6/Assurer ses arrières
Les assureurs ne s’intéressent pas toujours aux entreprises en création car, fragiles, elles représentent un risque supplémentaire. « Il est préférable de se tourner vers les cabinets de courtage spécialisés dans le secteur d’activité de l’entreprise », recommande Philippe Labau. On peut dénicher les meilleurs courtiers dans les classements de L’Argus de l’assurance ou en se rapprochant de sa branche professionnelle. Le recours à un intermédiaire permet de réaliser une analyse détaillée des risques de l’entreprise et de proposer des contrats d’assurance adaptés. Un contrat standard qui ne cadre pas bien avec le profil de la société n’offrira pas une couverture suffisante. « Dans ce cas, l’assureur aura tendance à proposer des garanties qui le protègent lui plutôt que l’entreprise », prévient Philippe Labau. Au rayon des tendances nouvelles, signalons l’essor de l’assurance responsabilité civile des mandataires sociaux, qui permet de limiter l’impact de la mise en cause du dirigeant en cas de faute. « Ce type de contrat est important dans les entreprises où les salariés prennent des risques physiques : BTP, transports… », précise Philippe Labau. Pour les entreprises du Web, un contrat de protection des données pourra limiter les dégâts en cas de piratage.
7/Choisir la banque adaptée
Le choix de la banque dépend du profil de l’entreprise.

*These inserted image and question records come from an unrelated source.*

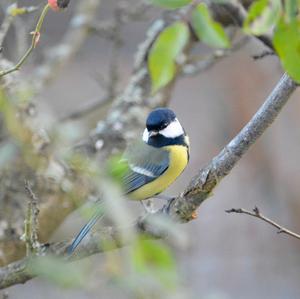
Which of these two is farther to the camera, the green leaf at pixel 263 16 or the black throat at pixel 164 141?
the black throat at pixel 164 141

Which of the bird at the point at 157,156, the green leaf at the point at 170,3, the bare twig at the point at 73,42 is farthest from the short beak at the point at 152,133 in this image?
the green leaf at the point at 170,3

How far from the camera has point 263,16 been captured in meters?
0.65

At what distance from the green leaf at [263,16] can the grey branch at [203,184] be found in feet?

Certains établissements sont en effet spécialisés, ou encore disposent d’un réseau international utile pour les activités exportatrices. Si l’entreprise est basée en région, « il vaut mieux présenter son projet à une banque dont le centre de décision est local, car elle connaîtra bien le tissu économique et son analyse sera plus réaliste, estime Patrick Deleau. Vue de Paris, une entreprise de province n’est souvent qu’un numéro de dossier. »
8/L’affacturage pour bien gérer son cash
Depuis quelques années, le marché de l’affacturage est en plein essor. Si bien qu’en 2015, il est devenu en France la première source de financement court-terme des entreprises devant le découvert. Autrefois considéré comme un financement de dernier recours, l’affacturage est désormais perçu davantage comme un moyen d’optimiser la gestion du cash de l’entreprise et de faire face aux délais de paiement à rallonge. Tous les types d’entreprises y font aujourd’hui appel : TPE, PME, ETI et grands groupes. Mais les offres des géants du secteur (ABN AMRO, BNP Paribas Factor, Crédit agricole leasing & factoring, CGA (Société générale), Natixis factor…) sont parfois contraignantes à mettre en œuvre. C’est sur ce créneau que se positionnent des fintechs telles que Créancio, Finexkap ou Aston iTrade finance. Face aux filiales des grands groupes bancaires, elles se concentrent sur les besoins de la clientèle professionnelle et des TPE.